MongoDB Assignment- 5
Basic Questions
- Enable sharding on shopDB, insert 5M docs into orders, and run sh.status() to observe sharding in action.
- Set up replication and sharding in a test environment, then run rs.status() vs sh.status() to observe their behavior differences.
- Create a collection users and enable a shard key on the userId field.
- Scale MongoDB in Docker twice: once by adding CPU/memory (vertical) and once by adding shards (horizontal), then compare performance using inserts
- Enable sharding on a database named ecommerce.
- Create a text index on the description field of the products collection.
- Perform a full-text search query for “laptop” in the products collection.
- Insert a document into locations with name, latitude, and longitude.
- Create a 2dsphere geospatial index on the locations collection.
- Write a query to find all places within 5km of a given point.
- Insert 3 sample documents into a time-series collection named sensorData.
- Create a time-series collection in MongoDB with timeField: “timestamp”.
- Show how to query documents in sensorData for the last 1 hour.
- In MongoDB Atlas, create a cluster named TrainingCluster.
- Demonstrate how to configure IP whitelisting in Atlas.
- Enable encryption at rest in MongoDB Atlas.
- Create an alert in Atlas when CPU usage exceeds 80%.
- Enable TLS/SSL connections for MongoDB and connect with –tls parameter to verify secure communication.
- View cluster metrics and performance graphs in Atlas dashboard.
- Trigger a manual backup in Atlas from UI/API, then configure automated backup policy and observe differences in restore options.
Intermediate Questions
- Configure a 3-shard cluster with one config server and one mongos router.
- Create a students collection, shard it on two different keys (rollNo vs class), and measure query performance for each.
- Demonstrate how to reshard a collection in MongoDB.
- Insert 10K docs into orders, enable sharding, then run db.orders.getShardDistribution() to view how data is distributed.
- Create two sharded collections: one with range‑based shard key and one with hashed shard key, then compare query times for lookups.
- Write a full-text search query to find documents with “apple” but exclude “juice”.
- Use the $text operator with a relevance score to sort search results.
- Create a multilingual full-text search index supporting English and Hindi.
- Write a query using $geoWithin to find restaurants in a defined polygon (city boundary).
- Use $near query to list the nearest 5 hospitals from a given location.
- Create a compound index combining timestamp and sensorId in time-series data.
- Run a query to calculate the average temperature from time-series sensorData.
- In Atlas, upgrade a cluster tier from M10 to M20 and log query performance before vs after scaling.

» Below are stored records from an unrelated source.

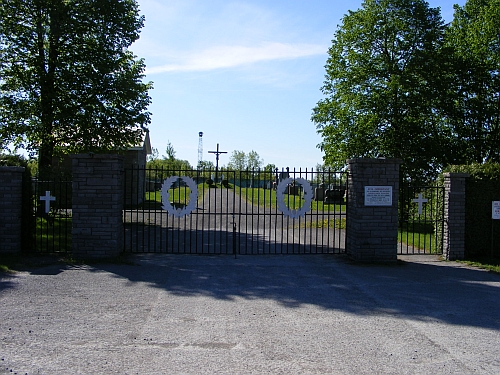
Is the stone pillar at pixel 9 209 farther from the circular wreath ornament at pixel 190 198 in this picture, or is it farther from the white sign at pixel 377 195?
the white sign at pixel 377 195

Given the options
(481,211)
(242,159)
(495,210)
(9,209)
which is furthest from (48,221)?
(242,159)

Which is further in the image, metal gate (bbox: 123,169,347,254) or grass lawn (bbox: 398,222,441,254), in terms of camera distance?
grass lawn (bbox: 398,222,441,254)

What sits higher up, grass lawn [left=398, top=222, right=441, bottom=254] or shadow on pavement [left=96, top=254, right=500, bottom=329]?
grass lawn [left=398, top=222, right=441, bottom=254]

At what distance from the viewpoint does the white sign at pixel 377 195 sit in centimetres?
1083

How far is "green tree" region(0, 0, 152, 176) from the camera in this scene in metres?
17.3

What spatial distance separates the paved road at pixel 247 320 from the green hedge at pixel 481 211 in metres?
1.94

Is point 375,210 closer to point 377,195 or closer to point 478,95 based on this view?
point 377,195

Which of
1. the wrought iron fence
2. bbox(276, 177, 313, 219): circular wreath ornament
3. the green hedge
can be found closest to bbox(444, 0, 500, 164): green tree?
the green hedge

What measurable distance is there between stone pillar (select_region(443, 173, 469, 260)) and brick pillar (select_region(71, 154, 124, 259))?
750 centimetres

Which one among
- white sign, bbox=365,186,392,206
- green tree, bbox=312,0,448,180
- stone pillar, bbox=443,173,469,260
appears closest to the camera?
white sign, bbox=365,186,392,206

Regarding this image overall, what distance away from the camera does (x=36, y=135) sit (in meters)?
17.5

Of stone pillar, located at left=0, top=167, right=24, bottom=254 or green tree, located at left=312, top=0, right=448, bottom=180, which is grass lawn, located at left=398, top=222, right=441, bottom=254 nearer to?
green tree, located at left=312, top=0, right=448, bottom=180

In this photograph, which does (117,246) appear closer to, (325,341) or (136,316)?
(136,316)

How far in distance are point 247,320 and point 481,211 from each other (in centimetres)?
770
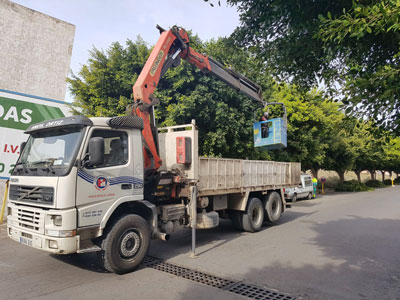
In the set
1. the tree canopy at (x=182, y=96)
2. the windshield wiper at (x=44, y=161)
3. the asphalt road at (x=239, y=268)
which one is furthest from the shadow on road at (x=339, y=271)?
the tree canopy at (x=182, y=96)

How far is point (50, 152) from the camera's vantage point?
539 centimetres

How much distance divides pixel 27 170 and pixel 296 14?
533 centimetres

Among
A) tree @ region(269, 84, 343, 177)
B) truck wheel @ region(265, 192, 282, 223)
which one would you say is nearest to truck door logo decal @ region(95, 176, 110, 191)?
truck wheel @ region(265, 192, 282, 223)

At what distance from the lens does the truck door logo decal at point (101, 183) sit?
527 centimetres

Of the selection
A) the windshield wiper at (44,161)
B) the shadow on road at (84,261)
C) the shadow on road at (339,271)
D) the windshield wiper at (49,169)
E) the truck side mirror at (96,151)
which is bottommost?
the shadow on road at (339,271)

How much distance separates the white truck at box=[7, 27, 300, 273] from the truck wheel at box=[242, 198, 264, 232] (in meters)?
1.26

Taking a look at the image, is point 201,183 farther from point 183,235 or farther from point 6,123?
point 6,123

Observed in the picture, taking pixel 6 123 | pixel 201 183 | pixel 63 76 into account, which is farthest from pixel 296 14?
pixel 63 76

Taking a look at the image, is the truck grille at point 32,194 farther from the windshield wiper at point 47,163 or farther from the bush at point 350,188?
the bush at point 350,188

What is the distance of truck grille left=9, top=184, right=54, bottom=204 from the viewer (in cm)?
488

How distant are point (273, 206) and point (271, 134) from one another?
8.65ft

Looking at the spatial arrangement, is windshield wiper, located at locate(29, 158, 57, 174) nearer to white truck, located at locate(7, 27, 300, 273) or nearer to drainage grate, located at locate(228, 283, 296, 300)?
white truck, located at locate(7, 27, 300, 273)

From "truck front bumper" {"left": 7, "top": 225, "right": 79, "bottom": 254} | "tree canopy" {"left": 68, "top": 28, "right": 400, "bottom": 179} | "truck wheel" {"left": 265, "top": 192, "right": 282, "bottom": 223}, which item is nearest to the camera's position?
"truck front bumper" {"left": 7, "top": 225, "right": 79, "bottom": 254}

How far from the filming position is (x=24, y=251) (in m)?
6.82
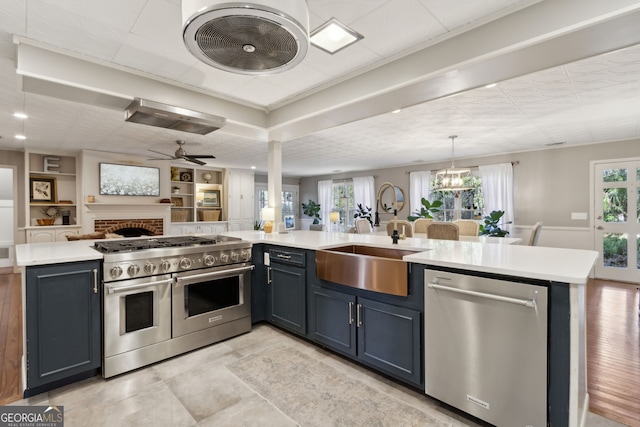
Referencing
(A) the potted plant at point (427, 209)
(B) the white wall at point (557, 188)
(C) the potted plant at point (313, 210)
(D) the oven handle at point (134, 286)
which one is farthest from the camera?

- Configure VPC Peering in Atlas with a cloud app, then ping the DB from your app to test connectivity.
- Write a script to automatically back up salesDB every 24 hours using Atlas automated backups.
- Stop the primary node in Atlas, then run rs.status() to capture the failover event and time taken for new primary election.
- Create a role-based access control in Atlas allowing only read access for analytics users.
- Configure Atlas network rules to restrict connections only to India IP range and attempt a connection from outside India to verify denial.
- Monitor query performance using Atlas Performance Advisor.
- Create a custom alert in Atlas for slow query execution.
Advanced Questions
- Create a sharded orders collection in a cluster handling simulated 1M orders/day, test possible shard keys (orderId vs customerId) and measure query balance.
- Move a chunk manually using moveChunk between two shards and check performance logs before and after.
- Generate heavy writes into a sharded collection and run sh.status() to observe how the balancer redistributes chunks automatically.
- Implement text search + geospatial query together (e.g., “Find cafés mentioning ‘coffee’ within 2 km”).
- Build two multilingual text indexes (English & Hindi) and run searches to demonstrate language‑specific stemming differences.
- Ingest live IoT sensor data into a time‑series collection, then create an aggregation query to detect anomalies (e.g., temperature > 100°C).
- Partition time‑series data into hot (recent) and cold (archived) collections and query both to illustrate tiered storage.
- Deploy Atlas Global Clusters in Asia + US, then run queries with readPreference: nearest from both regions to measure latency.
- Enable both “Encryption at Rest” and “TLS in Transit” in Atlas, then test connectivity with a secure client certificate.
- Configure an Atlas alert + auto‑scaling rule that upgrades cluster tier when memory hits 75% and verify it with workload simulation.